Sempre à pensar no Amanhã...

15-07-2023 13:07

 

 

Com o calor `apertar sinal que  o verão já se faz sentir em toda  a sua plenitude muitas pessoas começam a planear as suas férias e começam a sonhar pelo menos  uma semana fora do lar habitual e rumar às praias, aos Parques Naturais e mesmo (para uma fatia mais reduzida)  rumar ao estrangeiro…

               Começa a correria ao fato de banho da moda, à toalha e ao calção e aos brinquedos, especialmente, para brincar na areia.

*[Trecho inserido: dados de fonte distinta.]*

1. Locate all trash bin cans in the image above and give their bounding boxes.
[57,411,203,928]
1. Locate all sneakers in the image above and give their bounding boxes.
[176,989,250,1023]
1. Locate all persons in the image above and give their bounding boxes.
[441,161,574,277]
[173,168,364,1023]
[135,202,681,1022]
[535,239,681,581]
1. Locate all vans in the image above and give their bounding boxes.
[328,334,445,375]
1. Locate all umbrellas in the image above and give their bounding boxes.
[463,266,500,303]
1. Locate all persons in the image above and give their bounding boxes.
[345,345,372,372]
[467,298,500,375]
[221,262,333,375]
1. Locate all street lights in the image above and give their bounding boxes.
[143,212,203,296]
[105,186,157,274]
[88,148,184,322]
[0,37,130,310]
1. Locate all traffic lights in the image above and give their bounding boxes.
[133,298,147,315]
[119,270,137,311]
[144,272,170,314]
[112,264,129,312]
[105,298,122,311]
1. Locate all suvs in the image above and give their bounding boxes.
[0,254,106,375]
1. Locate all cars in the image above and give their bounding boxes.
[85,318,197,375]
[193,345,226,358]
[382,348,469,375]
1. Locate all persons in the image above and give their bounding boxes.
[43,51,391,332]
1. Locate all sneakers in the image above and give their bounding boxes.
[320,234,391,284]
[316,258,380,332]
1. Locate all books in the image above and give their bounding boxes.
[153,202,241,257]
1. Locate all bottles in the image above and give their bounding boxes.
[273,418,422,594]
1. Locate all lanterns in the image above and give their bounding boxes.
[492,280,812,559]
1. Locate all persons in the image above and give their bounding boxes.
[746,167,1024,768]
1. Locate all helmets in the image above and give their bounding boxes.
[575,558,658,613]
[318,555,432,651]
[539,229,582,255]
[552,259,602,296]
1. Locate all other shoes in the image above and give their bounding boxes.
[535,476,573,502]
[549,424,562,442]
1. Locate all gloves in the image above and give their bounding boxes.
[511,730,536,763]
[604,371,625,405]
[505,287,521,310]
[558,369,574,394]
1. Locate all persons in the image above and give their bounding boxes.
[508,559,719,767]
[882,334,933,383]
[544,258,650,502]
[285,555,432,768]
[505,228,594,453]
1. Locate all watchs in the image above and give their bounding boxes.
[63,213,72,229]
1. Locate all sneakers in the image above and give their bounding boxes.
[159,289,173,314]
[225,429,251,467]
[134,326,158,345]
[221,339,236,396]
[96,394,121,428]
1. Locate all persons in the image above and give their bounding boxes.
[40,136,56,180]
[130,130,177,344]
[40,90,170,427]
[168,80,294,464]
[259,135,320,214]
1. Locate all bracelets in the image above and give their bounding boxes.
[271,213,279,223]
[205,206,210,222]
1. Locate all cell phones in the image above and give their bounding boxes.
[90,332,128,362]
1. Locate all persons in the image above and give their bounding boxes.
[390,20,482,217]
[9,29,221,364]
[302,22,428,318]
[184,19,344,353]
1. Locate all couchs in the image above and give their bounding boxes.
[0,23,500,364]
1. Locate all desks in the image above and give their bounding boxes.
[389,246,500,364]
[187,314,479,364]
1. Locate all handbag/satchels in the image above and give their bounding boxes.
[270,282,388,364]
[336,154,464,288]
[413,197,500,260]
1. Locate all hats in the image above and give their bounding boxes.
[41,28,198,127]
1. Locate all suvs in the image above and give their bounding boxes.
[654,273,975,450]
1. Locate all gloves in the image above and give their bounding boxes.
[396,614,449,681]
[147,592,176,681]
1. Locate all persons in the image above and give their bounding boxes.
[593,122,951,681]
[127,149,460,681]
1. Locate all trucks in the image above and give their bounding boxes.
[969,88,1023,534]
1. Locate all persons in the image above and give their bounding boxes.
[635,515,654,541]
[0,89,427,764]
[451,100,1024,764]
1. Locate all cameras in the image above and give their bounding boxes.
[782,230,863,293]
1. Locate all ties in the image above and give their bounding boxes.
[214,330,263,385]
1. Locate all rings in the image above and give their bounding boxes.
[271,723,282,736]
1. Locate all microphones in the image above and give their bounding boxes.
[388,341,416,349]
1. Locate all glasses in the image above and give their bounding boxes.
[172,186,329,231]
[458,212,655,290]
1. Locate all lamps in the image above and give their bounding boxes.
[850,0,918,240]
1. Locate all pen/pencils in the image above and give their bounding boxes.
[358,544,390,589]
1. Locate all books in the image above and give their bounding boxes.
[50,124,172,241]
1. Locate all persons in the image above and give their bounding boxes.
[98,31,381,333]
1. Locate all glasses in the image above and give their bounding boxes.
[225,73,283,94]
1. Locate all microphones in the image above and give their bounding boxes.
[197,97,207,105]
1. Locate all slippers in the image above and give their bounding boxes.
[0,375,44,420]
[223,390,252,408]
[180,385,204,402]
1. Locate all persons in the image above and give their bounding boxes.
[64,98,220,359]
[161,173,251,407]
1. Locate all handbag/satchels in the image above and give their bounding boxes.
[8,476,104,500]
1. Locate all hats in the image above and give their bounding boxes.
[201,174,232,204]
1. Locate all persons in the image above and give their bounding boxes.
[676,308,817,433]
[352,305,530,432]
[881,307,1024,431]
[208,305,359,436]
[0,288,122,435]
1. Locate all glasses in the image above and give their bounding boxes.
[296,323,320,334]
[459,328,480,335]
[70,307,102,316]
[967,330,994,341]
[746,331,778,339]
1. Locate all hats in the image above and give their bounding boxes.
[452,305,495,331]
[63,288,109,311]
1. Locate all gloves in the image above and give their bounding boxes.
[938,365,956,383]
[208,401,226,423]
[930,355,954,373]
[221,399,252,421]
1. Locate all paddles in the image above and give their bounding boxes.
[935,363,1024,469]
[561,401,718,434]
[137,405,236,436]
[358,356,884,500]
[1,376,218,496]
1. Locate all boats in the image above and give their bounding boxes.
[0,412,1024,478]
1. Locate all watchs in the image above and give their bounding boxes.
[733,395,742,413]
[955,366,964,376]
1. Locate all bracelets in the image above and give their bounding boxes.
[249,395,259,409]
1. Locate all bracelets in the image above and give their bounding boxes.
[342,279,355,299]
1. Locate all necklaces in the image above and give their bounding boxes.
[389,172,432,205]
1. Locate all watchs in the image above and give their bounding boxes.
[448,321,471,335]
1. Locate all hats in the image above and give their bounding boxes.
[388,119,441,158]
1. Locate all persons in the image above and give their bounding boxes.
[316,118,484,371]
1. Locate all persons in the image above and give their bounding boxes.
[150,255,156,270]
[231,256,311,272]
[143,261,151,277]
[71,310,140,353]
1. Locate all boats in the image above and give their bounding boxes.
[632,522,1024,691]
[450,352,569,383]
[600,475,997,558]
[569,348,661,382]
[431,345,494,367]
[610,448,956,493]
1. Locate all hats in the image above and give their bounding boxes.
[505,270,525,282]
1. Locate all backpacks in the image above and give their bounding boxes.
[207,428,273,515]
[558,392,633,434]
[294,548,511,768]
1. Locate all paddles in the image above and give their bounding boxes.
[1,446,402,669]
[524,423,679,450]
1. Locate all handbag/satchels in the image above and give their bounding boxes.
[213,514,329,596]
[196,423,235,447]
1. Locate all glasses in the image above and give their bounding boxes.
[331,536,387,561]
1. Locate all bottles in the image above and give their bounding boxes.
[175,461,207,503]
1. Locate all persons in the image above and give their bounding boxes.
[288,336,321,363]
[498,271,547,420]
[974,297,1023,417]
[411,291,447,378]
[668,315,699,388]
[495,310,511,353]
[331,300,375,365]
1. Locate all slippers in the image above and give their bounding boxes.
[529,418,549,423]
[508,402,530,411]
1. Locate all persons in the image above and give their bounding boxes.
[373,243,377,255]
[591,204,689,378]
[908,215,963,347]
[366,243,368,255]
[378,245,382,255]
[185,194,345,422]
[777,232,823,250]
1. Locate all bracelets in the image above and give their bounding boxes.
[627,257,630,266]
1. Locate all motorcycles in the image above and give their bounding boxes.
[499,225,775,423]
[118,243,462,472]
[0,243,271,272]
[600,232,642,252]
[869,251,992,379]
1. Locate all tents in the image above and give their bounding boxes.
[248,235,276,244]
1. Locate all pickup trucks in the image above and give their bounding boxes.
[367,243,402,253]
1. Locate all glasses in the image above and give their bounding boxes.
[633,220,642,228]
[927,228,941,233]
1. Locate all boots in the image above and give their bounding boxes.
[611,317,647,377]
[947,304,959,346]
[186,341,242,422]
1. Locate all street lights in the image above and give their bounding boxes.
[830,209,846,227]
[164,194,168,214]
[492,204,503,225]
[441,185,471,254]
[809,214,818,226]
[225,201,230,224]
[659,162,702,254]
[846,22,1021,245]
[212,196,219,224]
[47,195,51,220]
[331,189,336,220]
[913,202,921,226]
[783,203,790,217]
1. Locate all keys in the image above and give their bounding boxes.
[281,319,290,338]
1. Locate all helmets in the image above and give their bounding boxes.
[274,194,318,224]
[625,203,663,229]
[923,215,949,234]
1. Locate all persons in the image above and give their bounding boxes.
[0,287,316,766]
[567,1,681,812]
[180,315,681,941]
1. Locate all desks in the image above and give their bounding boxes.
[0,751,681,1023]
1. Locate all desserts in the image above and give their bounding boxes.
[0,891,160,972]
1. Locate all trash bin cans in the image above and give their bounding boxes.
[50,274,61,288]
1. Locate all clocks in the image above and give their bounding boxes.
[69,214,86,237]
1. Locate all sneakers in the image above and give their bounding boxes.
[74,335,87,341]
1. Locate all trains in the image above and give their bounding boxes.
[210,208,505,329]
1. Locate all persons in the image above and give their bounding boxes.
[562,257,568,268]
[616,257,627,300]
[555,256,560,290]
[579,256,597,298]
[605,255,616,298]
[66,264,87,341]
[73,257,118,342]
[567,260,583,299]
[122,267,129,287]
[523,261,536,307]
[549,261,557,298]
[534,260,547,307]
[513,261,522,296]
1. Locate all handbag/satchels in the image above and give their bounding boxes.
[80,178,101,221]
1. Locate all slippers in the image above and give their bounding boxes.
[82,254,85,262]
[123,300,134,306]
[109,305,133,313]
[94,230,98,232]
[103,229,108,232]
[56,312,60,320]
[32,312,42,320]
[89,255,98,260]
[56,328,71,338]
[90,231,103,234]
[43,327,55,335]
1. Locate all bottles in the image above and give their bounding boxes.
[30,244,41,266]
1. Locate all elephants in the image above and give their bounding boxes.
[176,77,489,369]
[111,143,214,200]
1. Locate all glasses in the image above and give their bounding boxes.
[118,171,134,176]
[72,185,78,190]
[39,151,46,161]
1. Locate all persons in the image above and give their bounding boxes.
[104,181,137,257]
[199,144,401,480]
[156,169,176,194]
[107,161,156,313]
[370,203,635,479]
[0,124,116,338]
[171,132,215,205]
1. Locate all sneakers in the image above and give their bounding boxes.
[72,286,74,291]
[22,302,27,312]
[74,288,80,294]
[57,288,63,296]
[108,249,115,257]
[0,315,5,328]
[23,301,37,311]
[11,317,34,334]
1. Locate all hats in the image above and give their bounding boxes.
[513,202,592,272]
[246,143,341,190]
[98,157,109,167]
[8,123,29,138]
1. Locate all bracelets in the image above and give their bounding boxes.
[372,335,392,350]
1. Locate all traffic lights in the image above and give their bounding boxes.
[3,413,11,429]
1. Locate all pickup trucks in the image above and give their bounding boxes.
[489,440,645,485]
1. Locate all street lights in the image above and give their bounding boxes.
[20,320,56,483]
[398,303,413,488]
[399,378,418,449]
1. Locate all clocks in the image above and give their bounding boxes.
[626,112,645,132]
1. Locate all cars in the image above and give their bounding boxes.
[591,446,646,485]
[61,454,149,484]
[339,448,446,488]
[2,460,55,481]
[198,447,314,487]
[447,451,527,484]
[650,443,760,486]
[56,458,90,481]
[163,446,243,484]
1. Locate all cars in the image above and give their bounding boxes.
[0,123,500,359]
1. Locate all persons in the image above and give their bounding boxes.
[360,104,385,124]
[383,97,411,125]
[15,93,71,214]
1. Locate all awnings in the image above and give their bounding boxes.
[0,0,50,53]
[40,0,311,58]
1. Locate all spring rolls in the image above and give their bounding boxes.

               Porém da outra margem dos sonhos com sabor a verão, ainda há muito bom português e os seus filhos para quem não há muito momentos de descontração para além do curto passeio à roda da cidade…andando à roda, à roda e não partem para lugar nenhum. Limitam-se a uma vida circular à volta quase de si mesmo e da sua família.

               Os motivos para tamanha discrepância não são novidade para ninguém…os curtos salários que não há maneira de esticarem à medida dos seus sonhos, o desemprego de longa duração que nunca mais tende a acabar que se reflete numa alimentação frugal e uma vida cheia de restrições. Quanto mais dispersar para além do seu habitual pequeno mundo…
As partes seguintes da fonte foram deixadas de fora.